During May’s annual shareholder gathering, Buffett disclosed that his selected successor, Greg Abel, would have the ultimate authority over investment decisions. This signals a shift in Buffett’s mindset from when he believed the roles of CEO and head of investments would remain separate. Berkshire’s profit-taking comes at a time when its own shares have outperformed and appeared to be highly valued.
Since the bear market trough in October 2022, Berkshire has closely mirrored the iShares MSCI Quality ETF (QUAL) while surpassing the S&P 500—demonstrating a trend of investment flowing consistently into leading companies boasting strong balance sheets and stable earnings. The quality segment of the market, which includes cash-rich and high-margin technology firms along with other high-return enterprises, has rewarded investors amidst fluctuating earnings growth and rising interest rates since 2022. Yet, this market segment is now trading at the upper end of its historical valuation spectrum.

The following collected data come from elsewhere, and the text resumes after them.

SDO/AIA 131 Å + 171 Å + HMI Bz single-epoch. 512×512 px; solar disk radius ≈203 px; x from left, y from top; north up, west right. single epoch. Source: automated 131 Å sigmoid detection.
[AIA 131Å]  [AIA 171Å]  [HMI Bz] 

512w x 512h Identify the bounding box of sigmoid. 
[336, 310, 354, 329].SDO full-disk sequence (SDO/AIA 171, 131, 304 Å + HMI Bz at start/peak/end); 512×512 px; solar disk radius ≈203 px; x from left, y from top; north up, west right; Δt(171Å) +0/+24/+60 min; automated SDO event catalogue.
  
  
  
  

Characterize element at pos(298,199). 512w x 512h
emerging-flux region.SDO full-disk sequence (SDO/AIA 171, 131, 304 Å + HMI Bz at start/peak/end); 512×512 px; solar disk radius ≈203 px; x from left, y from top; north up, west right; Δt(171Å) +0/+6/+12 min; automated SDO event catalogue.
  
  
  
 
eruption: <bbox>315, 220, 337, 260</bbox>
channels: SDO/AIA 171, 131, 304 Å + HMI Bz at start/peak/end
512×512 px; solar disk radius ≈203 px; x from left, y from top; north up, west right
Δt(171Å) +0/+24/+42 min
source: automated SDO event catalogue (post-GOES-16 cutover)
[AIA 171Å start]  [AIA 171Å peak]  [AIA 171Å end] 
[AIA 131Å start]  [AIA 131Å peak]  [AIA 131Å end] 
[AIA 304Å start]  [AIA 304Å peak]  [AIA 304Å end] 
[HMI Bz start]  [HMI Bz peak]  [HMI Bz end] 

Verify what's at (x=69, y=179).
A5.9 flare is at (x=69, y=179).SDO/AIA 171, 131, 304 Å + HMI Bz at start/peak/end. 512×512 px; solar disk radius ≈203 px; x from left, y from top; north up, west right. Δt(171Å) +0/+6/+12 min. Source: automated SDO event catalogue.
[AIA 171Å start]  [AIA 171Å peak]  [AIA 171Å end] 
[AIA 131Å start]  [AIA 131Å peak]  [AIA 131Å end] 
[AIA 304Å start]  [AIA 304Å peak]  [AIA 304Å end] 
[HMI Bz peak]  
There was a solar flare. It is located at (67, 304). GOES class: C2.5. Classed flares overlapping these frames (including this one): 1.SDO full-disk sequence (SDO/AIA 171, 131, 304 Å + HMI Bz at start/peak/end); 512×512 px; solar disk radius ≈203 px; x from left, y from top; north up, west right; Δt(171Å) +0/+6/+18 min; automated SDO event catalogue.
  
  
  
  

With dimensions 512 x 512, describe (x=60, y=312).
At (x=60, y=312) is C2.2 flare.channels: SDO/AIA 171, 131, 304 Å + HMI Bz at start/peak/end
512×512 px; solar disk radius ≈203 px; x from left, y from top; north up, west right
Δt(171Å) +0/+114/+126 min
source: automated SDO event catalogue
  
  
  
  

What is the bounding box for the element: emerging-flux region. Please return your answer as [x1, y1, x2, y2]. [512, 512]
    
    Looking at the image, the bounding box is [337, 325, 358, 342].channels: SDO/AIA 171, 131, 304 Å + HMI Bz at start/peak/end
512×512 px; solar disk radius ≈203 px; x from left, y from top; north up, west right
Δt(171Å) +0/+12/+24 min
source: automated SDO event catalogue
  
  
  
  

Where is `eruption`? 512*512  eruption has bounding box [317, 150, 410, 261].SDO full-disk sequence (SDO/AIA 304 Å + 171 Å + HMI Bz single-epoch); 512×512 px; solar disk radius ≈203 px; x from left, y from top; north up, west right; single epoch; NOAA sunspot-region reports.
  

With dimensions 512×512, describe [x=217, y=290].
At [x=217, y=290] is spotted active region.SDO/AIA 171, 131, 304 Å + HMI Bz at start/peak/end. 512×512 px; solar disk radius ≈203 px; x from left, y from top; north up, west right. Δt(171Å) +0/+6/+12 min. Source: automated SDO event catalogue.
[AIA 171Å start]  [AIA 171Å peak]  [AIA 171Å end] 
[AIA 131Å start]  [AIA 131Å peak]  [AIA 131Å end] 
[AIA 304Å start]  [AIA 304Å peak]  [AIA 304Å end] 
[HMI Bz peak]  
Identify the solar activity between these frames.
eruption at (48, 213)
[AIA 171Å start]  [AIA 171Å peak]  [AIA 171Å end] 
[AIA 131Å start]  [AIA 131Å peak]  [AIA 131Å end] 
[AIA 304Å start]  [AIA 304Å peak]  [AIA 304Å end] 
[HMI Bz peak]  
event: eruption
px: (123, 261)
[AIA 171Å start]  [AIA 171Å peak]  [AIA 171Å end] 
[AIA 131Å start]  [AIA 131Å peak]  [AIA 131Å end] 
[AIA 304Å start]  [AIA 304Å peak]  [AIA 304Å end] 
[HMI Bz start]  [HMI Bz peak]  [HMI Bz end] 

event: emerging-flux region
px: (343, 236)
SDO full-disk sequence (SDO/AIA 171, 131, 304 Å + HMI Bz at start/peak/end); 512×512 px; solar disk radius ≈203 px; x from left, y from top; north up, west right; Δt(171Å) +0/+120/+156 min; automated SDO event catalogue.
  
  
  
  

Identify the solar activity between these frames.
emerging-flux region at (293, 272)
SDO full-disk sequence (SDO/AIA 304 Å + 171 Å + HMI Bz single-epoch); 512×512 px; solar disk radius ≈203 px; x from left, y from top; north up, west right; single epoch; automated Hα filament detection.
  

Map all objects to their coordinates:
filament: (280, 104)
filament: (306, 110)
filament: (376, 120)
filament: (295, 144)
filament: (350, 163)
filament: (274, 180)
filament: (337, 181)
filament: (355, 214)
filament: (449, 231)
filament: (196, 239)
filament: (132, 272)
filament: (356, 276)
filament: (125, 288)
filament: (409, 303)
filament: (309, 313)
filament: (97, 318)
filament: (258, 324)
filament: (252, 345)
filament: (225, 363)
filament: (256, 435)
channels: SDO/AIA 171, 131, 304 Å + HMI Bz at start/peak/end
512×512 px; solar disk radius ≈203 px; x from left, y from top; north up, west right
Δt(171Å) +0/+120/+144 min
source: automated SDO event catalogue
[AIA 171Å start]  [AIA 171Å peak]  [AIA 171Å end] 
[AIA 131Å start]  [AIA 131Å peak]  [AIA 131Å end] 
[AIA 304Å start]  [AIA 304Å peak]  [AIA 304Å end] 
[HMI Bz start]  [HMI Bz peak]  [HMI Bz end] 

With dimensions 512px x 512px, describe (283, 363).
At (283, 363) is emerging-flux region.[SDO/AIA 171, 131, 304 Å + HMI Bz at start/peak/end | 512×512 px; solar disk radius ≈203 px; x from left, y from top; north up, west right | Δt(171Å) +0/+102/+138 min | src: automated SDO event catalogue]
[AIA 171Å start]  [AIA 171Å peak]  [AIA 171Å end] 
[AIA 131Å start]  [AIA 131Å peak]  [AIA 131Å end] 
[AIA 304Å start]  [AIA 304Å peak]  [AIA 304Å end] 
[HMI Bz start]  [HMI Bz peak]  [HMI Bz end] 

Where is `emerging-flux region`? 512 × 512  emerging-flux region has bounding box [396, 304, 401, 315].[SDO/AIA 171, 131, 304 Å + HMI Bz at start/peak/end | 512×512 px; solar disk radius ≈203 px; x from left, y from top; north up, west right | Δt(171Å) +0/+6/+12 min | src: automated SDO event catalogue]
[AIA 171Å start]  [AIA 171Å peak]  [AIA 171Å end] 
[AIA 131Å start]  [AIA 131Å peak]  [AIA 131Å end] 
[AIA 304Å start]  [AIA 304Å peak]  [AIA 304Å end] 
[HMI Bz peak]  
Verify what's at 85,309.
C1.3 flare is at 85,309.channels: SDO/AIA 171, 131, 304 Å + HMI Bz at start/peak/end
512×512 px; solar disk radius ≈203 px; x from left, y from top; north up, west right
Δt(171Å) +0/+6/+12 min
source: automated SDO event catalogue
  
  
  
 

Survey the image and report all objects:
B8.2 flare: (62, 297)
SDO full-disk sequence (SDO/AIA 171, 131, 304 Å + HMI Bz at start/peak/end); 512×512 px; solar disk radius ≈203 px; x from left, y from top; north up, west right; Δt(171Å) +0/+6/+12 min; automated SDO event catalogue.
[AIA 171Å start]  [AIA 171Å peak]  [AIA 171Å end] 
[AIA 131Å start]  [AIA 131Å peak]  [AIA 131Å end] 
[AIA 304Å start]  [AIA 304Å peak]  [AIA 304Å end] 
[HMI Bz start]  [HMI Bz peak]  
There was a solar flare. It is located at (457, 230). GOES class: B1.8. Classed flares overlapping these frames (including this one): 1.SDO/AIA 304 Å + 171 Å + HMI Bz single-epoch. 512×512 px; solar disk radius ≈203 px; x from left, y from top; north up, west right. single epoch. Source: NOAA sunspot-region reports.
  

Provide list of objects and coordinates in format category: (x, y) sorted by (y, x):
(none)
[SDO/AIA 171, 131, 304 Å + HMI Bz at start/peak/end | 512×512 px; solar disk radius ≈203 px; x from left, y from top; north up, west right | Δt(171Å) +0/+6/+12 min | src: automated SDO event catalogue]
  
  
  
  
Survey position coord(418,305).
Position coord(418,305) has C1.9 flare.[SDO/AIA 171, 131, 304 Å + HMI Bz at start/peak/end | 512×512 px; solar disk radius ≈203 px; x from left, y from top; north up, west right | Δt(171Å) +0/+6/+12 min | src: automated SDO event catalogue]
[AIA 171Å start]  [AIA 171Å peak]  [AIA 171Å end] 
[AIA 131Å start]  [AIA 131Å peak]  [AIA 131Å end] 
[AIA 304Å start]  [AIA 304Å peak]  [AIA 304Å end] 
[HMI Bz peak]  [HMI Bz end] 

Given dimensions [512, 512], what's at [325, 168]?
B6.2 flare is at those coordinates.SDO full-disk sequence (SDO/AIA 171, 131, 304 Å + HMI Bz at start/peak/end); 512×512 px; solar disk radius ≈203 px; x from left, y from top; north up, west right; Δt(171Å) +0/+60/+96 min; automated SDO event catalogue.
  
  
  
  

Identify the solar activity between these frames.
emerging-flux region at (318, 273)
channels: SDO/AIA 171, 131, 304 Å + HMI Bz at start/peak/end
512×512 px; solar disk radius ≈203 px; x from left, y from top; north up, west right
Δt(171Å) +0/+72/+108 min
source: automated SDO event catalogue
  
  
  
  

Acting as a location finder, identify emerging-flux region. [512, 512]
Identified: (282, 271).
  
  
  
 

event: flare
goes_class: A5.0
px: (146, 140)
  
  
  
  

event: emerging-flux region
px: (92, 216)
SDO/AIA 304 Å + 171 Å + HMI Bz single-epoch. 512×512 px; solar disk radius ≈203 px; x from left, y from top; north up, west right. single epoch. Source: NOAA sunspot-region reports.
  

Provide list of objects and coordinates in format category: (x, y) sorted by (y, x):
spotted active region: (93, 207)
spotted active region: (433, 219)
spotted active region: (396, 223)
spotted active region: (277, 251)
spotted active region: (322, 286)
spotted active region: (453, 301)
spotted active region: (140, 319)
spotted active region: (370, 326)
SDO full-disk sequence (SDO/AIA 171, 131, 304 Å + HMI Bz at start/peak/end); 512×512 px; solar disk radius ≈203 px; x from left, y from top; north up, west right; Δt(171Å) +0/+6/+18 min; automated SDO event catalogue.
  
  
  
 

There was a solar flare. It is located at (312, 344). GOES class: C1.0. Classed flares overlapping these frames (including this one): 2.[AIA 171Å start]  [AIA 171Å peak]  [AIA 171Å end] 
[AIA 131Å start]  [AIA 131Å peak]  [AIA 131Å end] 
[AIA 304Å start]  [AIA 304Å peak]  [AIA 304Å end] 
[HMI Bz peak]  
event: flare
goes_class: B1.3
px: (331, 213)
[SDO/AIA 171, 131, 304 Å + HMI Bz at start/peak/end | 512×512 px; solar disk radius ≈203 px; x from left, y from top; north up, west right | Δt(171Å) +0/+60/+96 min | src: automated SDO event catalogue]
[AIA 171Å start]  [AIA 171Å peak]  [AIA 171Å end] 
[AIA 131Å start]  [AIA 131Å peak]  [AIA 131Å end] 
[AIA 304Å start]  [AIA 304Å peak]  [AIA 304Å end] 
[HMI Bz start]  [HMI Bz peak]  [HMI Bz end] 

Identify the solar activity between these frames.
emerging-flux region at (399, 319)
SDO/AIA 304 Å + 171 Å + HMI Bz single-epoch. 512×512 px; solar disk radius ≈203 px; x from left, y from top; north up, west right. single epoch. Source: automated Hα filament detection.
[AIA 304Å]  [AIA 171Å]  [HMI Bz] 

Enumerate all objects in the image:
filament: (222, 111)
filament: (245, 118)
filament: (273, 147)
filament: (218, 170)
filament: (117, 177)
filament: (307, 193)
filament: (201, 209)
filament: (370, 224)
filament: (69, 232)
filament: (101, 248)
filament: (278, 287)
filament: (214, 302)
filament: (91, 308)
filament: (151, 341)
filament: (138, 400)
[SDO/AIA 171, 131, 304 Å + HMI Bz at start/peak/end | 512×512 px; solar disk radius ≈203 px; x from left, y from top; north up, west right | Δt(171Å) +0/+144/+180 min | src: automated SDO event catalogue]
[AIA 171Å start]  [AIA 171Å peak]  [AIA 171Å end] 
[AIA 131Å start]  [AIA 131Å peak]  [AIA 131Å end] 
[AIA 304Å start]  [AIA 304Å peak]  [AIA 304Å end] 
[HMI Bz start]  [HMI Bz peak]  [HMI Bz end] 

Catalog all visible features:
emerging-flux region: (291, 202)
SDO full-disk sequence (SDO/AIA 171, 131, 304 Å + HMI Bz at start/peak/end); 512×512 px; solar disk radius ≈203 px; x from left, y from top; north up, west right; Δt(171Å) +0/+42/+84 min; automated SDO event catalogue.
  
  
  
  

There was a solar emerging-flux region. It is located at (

Throughout this period, Berkshire’s price-to-book ratio has exceeded 1.6, a level it has surpassed only a few times over the past 15 years. Last quarter, the company severely limited its share repurchase activity, with Buffett being notoriously selective regarding buyback prices. With approximately $300 billion in cash reserves, Berkshire maintains a significant cushion, albeit one that also presents challenges.
Buffett has highlighted his intention to yield close to 5%, demonstrating a cautious strategy as he navigates an apparently inflated market in search of value.